## Data provided

%%

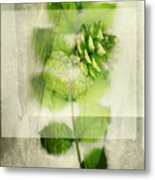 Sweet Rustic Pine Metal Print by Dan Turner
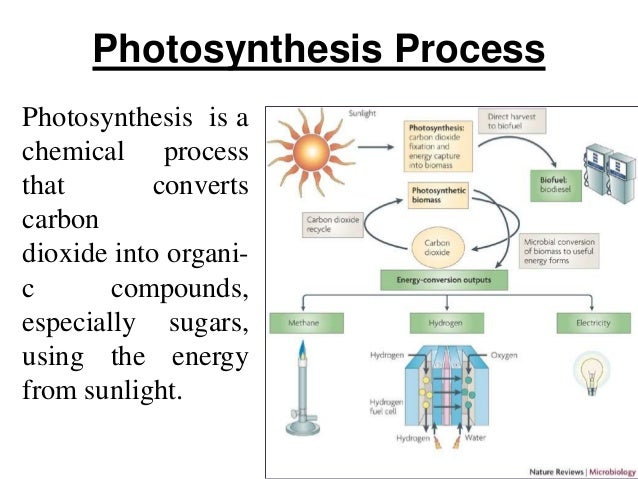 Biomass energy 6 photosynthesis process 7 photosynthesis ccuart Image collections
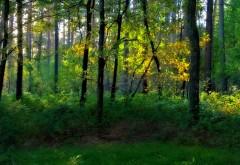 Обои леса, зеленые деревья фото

%%
%%

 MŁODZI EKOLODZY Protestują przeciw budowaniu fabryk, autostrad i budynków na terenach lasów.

%%

## Task objective
Using the listing above, repeat word for word each line from the one with "Sweet Rustic Pine Metal Print by Dan Turner" down to the one with "Обои леса, зеленые деревья фото", both included. Omit all pictures.

## Solution
 Sweet Rustic Pine Metal Print by Dan Turner
 Biomass energy 6 photosynthesis process 7 photosynthesis ccuart Image collections
 Обои леса, зеленые деревья фото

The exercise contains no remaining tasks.